Taking these (adult) figures into consideration, we can agree, our criminal justice system is imperfect; to what extent is where the conversation begins. For certain, jurors need to be more proactive in their role in order to help. Here are some questions jurors should seek answers to, which they may not ask often enough:
What was excluded from us during trial? You may not get a direct answer from a judge, but you should be skeptical when this happens: A man recently told me, “I just attended a friends trial. It lasted 10 days. He was found guilty. I had no idea how our system actually worked at the time. Shockingly, the jury was removed from court proceedings, 5, out of the 10 days. The jury was not allowed to hear what was going on in court – half of the time! Is that fair?”
Can the jury question the law, as well as the facts presented? The short answer – no. Does it happen, yes. Today, saying you question the law, while deliberating, could cost you jail time.
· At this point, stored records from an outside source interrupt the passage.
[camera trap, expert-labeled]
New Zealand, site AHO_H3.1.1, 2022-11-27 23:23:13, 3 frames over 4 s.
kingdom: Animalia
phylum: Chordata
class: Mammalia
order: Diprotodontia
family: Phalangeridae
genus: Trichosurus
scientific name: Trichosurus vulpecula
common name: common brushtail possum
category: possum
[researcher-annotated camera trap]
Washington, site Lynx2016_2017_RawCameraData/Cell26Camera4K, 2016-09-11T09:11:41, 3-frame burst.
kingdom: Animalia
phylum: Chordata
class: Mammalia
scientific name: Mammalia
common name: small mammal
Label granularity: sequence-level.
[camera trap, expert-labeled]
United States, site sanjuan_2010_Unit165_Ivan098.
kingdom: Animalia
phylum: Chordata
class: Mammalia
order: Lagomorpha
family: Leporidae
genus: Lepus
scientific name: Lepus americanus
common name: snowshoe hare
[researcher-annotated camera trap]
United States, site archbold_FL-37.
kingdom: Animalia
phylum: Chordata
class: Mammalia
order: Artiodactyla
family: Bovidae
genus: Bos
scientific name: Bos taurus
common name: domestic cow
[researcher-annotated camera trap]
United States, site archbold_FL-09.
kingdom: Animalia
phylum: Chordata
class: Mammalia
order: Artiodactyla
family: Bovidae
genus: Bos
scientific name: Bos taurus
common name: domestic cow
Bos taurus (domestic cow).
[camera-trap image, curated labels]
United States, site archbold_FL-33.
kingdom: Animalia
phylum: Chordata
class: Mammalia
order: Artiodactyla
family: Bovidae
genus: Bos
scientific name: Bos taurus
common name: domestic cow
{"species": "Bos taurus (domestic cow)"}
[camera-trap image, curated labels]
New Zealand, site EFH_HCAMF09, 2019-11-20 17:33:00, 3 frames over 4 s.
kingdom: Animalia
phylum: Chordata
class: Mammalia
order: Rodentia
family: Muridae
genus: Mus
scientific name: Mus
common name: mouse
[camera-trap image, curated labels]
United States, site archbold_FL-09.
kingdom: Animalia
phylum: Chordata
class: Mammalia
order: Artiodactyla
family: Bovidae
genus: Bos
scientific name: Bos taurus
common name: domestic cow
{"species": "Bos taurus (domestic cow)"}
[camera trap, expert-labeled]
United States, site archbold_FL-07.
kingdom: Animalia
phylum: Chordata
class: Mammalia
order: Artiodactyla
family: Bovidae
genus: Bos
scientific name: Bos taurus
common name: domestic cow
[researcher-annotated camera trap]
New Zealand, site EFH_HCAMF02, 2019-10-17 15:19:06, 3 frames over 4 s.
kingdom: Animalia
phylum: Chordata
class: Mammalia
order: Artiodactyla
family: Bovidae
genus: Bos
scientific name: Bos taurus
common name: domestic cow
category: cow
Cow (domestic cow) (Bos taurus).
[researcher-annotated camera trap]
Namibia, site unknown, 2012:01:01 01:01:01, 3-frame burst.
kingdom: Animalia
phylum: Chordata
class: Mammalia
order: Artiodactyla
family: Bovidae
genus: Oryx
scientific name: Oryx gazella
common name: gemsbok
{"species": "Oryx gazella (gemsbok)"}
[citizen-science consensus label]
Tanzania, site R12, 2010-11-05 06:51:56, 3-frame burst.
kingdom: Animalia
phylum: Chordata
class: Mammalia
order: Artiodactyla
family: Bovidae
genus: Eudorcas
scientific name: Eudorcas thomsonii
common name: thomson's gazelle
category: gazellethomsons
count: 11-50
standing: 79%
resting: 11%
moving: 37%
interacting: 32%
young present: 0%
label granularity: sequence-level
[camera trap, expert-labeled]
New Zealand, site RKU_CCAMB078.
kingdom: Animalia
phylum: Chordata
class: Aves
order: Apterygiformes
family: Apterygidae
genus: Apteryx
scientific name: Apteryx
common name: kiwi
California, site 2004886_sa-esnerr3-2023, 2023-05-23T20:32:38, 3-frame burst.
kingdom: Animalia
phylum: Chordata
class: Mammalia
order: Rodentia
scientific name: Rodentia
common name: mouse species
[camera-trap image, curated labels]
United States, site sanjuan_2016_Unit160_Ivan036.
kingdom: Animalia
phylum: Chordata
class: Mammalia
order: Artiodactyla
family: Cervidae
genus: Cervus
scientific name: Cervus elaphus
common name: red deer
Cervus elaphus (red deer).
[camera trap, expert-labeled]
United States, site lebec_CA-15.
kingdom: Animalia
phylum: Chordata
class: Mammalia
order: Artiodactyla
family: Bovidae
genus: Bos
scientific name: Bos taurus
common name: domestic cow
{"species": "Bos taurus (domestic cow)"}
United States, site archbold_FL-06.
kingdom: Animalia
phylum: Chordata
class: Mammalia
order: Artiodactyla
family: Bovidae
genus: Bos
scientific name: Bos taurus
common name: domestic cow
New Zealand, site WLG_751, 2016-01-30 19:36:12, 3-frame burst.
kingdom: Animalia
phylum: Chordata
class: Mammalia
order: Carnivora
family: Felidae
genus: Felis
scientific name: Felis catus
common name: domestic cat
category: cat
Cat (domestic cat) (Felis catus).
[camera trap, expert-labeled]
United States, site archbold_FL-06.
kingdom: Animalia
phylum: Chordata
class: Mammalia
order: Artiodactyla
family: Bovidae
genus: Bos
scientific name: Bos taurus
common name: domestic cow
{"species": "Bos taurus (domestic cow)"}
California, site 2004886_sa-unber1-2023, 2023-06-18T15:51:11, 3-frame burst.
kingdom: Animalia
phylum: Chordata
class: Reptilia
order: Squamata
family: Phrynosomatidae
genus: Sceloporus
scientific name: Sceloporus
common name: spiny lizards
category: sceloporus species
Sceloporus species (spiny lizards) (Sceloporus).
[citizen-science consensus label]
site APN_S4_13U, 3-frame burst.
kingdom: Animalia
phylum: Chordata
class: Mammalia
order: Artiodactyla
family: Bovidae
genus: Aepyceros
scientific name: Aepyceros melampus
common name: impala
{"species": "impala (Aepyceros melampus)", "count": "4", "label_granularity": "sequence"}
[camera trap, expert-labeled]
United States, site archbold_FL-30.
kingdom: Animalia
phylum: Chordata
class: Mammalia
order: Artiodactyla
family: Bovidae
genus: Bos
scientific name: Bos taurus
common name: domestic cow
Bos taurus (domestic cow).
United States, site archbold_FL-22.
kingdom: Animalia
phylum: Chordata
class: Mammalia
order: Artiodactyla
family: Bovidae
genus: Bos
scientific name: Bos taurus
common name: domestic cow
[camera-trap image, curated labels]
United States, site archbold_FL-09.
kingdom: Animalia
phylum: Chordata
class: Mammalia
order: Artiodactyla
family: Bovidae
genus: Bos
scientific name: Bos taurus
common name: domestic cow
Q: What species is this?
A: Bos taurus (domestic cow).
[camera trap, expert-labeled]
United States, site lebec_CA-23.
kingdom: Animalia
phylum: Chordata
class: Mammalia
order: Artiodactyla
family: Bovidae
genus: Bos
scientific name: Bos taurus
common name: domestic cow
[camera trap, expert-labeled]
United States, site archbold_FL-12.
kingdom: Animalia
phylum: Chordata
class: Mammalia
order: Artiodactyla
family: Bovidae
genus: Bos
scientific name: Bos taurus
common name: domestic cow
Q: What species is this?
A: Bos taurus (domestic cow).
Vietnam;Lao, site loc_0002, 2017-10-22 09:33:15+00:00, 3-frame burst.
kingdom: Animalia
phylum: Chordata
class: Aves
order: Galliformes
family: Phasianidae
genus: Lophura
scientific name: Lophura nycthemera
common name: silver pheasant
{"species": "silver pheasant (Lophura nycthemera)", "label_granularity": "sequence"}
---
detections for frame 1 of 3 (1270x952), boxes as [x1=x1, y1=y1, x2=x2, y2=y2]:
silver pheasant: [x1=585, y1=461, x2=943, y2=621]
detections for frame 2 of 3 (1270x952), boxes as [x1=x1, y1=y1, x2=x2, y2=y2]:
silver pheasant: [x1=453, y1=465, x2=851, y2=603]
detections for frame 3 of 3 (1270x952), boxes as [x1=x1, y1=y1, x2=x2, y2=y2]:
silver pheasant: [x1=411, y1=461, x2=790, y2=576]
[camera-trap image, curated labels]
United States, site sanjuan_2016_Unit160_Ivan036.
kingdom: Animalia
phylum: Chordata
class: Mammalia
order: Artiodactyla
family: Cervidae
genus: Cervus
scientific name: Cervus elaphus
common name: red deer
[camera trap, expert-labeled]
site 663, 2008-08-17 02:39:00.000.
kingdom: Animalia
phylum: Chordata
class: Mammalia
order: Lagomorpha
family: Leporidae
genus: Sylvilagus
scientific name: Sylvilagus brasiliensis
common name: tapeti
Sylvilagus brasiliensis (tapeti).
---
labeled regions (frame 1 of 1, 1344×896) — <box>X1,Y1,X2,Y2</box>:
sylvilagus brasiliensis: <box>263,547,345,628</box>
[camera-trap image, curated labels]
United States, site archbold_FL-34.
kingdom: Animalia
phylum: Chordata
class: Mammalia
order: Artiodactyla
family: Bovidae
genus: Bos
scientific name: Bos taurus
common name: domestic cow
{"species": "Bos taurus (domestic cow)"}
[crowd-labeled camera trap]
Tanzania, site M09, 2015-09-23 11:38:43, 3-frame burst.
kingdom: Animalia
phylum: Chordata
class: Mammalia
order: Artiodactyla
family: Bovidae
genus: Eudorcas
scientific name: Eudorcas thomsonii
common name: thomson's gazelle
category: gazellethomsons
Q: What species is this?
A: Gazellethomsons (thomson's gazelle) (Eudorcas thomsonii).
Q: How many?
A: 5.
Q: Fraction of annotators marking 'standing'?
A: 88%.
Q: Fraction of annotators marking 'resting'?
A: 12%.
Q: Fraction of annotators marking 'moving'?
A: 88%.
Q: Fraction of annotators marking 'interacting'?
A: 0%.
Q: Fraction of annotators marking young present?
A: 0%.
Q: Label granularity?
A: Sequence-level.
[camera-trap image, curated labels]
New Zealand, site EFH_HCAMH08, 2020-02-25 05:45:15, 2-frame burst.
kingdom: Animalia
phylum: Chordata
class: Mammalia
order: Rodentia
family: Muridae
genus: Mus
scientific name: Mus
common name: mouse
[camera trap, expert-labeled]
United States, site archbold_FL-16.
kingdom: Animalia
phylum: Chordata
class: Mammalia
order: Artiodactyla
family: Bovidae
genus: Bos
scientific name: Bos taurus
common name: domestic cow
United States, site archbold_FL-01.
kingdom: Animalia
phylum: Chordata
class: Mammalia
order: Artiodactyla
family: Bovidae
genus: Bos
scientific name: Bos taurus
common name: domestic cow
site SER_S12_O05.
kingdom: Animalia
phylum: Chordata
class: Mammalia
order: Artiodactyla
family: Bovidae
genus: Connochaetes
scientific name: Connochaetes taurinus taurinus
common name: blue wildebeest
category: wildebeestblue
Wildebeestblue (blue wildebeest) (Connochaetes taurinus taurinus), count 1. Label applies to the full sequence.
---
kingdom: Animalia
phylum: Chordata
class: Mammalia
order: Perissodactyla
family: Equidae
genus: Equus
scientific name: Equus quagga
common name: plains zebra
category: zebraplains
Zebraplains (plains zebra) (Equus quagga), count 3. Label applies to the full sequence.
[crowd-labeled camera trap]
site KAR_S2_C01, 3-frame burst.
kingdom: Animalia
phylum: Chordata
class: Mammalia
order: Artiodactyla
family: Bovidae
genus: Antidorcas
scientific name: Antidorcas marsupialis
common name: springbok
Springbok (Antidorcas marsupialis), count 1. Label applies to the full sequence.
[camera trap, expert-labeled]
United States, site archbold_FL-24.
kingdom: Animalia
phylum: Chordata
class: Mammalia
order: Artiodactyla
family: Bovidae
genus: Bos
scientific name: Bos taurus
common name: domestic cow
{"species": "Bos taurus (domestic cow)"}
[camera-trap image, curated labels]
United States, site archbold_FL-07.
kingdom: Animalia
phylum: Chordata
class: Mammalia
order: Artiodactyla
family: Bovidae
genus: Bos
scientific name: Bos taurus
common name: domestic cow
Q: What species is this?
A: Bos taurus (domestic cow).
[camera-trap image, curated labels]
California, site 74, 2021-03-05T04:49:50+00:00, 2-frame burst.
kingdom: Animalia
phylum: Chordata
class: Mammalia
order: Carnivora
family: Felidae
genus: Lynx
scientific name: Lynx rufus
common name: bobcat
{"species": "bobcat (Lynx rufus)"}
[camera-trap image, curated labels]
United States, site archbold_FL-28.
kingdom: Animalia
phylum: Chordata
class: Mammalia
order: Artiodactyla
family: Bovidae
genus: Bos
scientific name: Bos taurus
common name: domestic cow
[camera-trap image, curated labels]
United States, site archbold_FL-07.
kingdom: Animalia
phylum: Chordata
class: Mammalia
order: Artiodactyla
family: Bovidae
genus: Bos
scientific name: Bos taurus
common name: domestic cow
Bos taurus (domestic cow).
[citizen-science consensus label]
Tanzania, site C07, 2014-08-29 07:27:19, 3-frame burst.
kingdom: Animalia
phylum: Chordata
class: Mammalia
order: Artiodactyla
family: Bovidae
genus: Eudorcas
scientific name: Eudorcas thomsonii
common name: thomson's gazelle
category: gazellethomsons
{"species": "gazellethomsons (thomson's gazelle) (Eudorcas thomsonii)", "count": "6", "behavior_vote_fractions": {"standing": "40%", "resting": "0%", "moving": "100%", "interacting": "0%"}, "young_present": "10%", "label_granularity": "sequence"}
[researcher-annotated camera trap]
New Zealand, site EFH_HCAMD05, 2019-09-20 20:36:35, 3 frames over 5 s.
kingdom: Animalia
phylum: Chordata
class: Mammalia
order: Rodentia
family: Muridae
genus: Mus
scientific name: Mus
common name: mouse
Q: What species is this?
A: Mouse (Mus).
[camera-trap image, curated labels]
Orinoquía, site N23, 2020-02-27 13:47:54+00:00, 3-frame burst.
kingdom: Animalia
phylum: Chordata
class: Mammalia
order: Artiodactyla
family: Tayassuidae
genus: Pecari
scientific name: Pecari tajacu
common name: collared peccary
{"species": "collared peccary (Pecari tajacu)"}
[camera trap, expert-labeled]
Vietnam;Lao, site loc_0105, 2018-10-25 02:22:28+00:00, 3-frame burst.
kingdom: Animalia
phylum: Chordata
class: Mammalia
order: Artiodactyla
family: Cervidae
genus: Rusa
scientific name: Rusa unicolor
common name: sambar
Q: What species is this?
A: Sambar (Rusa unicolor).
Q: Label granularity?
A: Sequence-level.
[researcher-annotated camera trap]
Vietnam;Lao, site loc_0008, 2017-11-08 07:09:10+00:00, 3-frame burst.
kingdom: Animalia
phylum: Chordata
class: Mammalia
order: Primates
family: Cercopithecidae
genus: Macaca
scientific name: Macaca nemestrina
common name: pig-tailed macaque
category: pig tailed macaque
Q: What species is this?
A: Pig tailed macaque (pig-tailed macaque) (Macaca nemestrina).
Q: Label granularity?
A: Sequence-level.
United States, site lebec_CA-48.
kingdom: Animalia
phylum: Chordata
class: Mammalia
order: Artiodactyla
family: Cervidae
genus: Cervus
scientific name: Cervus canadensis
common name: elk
In almost any jurisdiction across the United States, a juror is ordered, by the judge, to only follow jury instructions – instructions that say something like, “you must not consider the law, only the facts presented during trial, with current law, as it reads.” There are some jurisdictions that allow jury nullification, although by far, most jurisdictions do not. Therefore, questioning the law, at least out loud, is not permitted. To get a full understanding of what jurors were once allowed to do, let’s look back in time, to our First Supreme Court Chief Justice John Jay, who stated, “It is presumed, that juries are the best judges of facts; it is, on the other hand, presumed that courts are the best judges of law. But still both objects are within your power of decision… you [juries] have a right to take it upon yourselves to judge both, and to determine the law as well as the fact in controversy”. So yes, the role of a juror has changed.
Does the Defense have expert witness testimony? While at trial, pay attention to the amount of “expert” government witnesses. They are usually people with special titles, and credentials – ready to say, “Guilty!” How many “experts” does the defense have, to counter? If you see none for the defense, then at least ask yourself, “why?”
It is the burden of the government to prove guilt beyond a reasonable doubt. It is not the burden of the defense to prove innocence, although that is contrary to many court proceedings in this day and age. As a juror, you judge. Being in court doesn’t necessarily mean someone is guilty – and the person with a badge, can, and sometimes does make mistakes. Remember, we are all human, and a badge doesn’t make one person more honest than another. Blindly believing those who say “guilty” is not how our criminal justice system was intended. Question everything.
What other questions should jurors ask? Can you think of any? One day you could be in court – dependent upon your peers to do the same. Inform yourself, and start the conversation!
“Injustice anywhere is a threat to justice everywhere.” –Martin Luther King, Jr.